Bill O'Reilly is permanently out at Fox News, following sexual harassment allegations that prompted a public outcry and an advertiser boycott. O'Reilly has roundly denied all harassment claims, but the backlash became increasingly damaging to the cable news leviathan. Kirsten Powers, a former contributor to Fox News, spoke on Wednesday night about her experience with O'Reilly on Anderson Cooper's CNN show AC360º.

Powers claimed that her complaint about O'Reilly's allegedly sexist behavior to The O'Reilly Factor's executive producer was basically dismissed.

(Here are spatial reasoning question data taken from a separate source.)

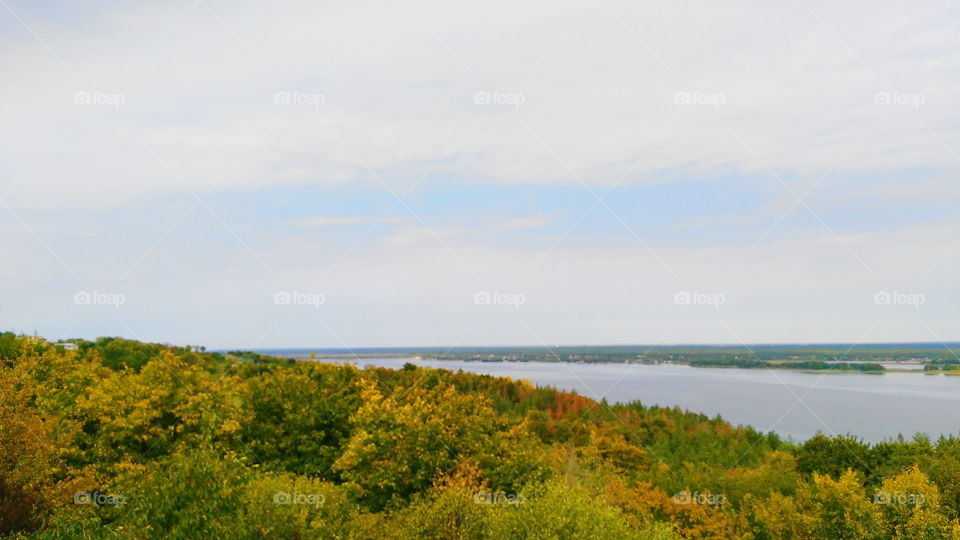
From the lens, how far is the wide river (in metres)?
71.8

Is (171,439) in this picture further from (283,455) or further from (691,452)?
(691,452)

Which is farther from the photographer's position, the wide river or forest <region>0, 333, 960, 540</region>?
the wide river

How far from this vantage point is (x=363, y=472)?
126 feet

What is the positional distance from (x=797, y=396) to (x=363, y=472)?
10203cm

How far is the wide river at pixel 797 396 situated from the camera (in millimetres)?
71750

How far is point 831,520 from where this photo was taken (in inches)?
1266

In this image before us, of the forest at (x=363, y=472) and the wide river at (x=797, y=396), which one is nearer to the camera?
the forest at (x=363, y=472)

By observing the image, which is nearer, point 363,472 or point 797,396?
point 363,472

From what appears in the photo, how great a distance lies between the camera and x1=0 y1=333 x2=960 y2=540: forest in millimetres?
23562

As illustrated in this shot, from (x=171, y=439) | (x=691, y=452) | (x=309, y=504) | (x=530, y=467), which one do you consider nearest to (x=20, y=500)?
(x=309, y=504)

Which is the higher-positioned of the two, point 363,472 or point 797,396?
point 363,472

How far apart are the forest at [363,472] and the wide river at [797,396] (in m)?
12.0

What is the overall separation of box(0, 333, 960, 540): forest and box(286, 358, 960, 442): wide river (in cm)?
1199

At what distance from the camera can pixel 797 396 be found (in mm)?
116625
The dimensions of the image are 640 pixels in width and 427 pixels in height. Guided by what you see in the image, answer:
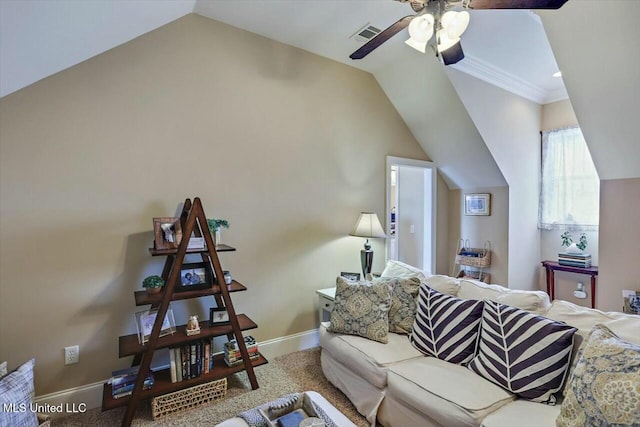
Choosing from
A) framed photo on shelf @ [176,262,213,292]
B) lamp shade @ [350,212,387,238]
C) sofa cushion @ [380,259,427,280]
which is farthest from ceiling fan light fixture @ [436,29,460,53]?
framed photo on shelf @ [176,262,213,292]

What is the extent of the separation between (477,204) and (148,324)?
3.94m

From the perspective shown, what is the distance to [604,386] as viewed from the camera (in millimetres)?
1188

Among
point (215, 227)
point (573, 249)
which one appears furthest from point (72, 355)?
point (573, 249)

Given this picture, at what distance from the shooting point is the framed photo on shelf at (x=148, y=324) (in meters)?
2.06

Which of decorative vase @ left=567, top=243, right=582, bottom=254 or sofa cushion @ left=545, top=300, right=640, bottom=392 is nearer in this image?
sofa cushion @ left=545, top=300, right=640, bottom=392

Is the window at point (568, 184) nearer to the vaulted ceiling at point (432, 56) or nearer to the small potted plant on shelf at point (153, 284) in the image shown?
the vaulted ceiling at point (432, 56)

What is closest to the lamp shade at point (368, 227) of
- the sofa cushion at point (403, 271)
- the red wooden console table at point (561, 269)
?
the sofa cushion at point (403, 271)

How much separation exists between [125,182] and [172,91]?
2.70ft

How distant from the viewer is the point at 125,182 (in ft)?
7.42

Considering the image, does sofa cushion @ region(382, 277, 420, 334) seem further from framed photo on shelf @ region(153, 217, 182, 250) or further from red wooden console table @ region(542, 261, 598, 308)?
red wooden console table @ region(542, 261, 598, 308)

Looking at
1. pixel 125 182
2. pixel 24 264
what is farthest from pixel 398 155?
pixel 24 264

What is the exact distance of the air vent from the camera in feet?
8.87

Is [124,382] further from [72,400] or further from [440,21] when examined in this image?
[440,21]

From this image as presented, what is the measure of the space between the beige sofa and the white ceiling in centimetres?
218
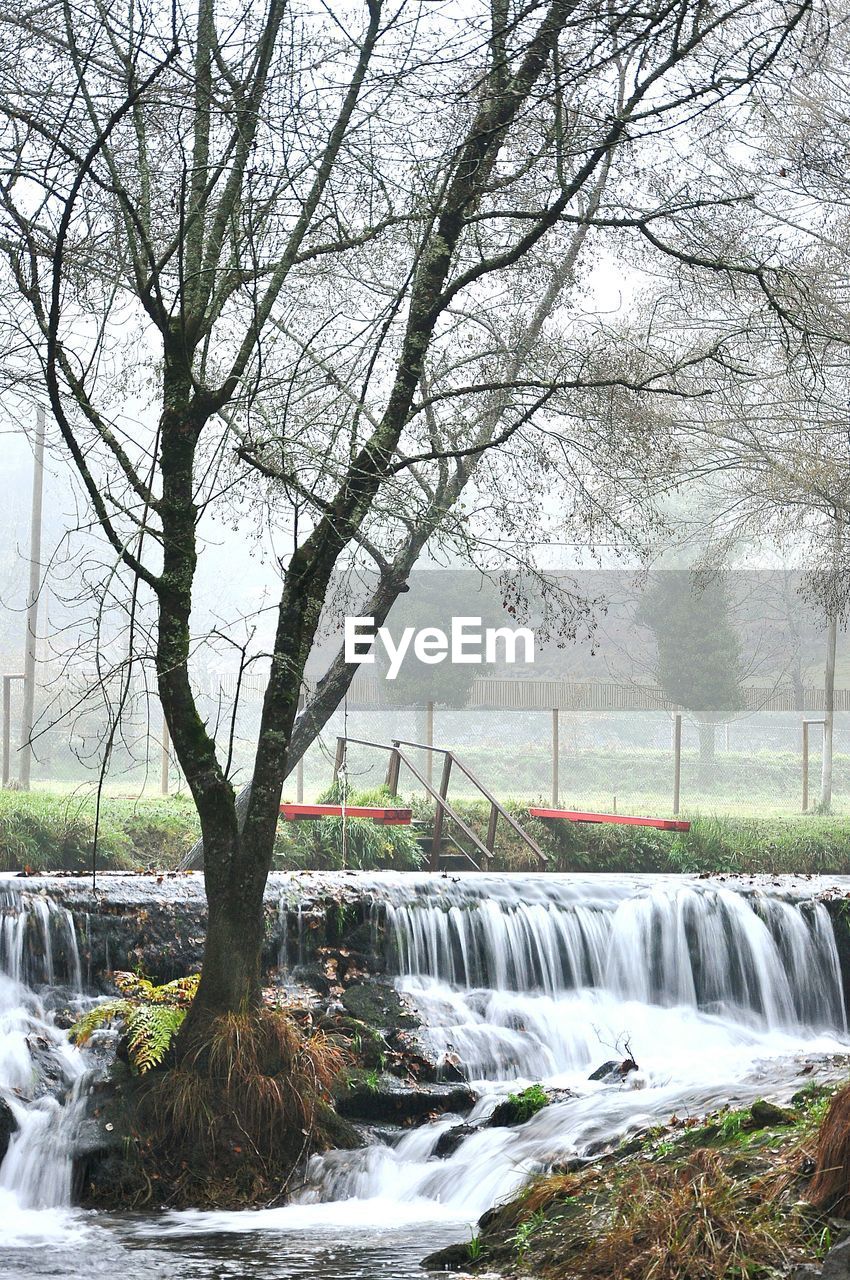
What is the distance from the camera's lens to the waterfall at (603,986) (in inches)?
334

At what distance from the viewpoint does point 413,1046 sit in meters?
9.05

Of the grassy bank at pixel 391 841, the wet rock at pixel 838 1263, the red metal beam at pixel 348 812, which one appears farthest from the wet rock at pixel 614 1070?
the red metal beam at pixel 348 812

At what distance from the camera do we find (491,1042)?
9594 millimetres

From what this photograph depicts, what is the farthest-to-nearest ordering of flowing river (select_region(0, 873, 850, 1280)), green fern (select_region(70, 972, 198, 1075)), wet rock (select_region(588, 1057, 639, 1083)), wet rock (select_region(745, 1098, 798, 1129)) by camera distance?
wet rock (select_region(588, 1057, 639, 1083)), green fern (select_region(70, 972, 198, 1075)), flowing river (select_region(0, 873, 850, 1280)), wet rock (select_region(745, 1098, 798, 1129))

The producer allegedly told Powers there was "nothing" the show's officials could do. He said O'Reilly was "kind of an Archie Bunker," a "throwback." That reference to the lead character in All In the Family perfectly demonstrates why O'Reilly's alleged behavior was so problematic.

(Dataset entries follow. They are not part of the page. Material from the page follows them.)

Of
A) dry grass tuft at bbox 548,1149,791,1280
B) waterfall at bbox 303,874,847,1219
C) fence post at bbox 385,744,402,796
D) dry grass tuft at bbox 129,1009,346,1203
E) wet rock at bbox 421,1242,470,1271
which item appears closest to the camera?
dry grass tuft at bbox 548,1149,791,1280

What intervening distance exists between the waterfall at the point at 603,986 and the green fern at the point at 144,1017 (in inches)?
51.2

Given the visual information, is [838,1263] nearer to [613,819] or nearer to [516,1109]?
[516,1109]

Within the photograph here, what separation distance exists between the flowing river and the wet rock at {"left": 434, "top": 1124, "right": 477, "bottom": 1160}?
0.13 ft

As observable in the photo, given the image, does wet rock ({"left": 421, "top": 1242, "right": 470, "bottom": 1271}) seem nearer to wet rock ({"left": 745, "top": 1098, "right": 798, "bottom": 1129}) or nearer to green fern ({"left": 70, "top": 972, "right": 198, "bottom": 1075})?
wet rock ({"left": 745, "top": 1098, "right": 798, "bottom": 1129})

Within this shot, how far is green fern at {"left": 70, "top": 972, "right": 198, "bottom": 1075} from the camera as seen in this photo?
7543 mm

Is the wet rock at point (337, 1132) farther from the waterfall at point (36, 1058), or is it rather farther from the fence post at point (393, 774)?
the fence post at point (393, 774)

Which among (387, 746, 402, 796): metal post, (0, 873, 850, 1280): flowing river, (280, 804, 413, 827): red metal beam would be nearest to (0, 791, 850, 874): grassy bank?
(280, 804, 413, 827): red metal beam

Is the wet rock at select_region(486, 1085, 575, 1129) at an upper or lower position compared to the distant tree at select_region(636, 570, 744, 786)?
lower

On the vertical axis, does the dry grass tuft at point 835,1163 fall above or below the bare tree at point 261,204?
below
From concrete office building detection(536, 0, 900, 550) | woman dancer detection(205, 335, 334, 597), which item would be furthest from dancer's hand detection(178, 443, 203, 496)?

For those unfamiliar with 1970s pop culture or television history, All In the Family was a sitcom written by Hollywood legend Norman Lear. The show orbited around its main character, Archie Bunker, a middle-aged white man with a thick streak of bigotry. Here's how Arnold Hano described Bunker in a 1972 New York Times piece:

Archie is a middle‐aged, middle‐class bigot. He is antiblack, anti‐Semitic, anti‐Catholic, anti‐Puerto Rican. He'd be anti‐Chicano, if he knew the word. He doesn't like hippies, short skirts, students, welfare, liberals. He peppers his language with such epithets as spades, coloreds, jungle bunnies, Hebes, Yids, Chinks, Polack meatheads, weirdos, pinkos and fags.

Given that list of unpalatable traits, it may shock many to learn that Bunker became a beloved television icon. Carroll O'Connor, the actor who played Archie, is often credited with giving humanity and depth to a character who others might read as a one-dimensional showcase of prejudice. But it is mostly Lear at work, for creating a nuanced depiction of a man whose demographic ascendancy is disintegrating before his eyes.

As Kevin Fallon puts it at The Daily Beast, "Archie’s opinions often reflected an ingrained ignorance, which was typically undone thanks to his hidden empathy and grumpy willingness to see the world changing around him." And when comparisons between Bunker and then-candidate Donald Trump began circulating, Lear clarified that he didn't believe Bunker was capable of voting for Trump.

Comparing O'Reilly to Bunker is problematic. Though Bunker was no fan of feminism, O'Reilly's alleged behavior toward his female colleagues represents a different degree of inappropriate and offensive action. Additionally, calling O'Reilly a modern-day Archie Bunker minimizes the pernicious effect of his reportedly degrading treatment of women (which he denies).

Whether or not there lurks a "heart of gold" like Bunker's under O'Reilly should not be of concern to executive producers — or anyone else in a position of power at Fox News. The network is not an imagined set — it is the actual work environment for thousands of people.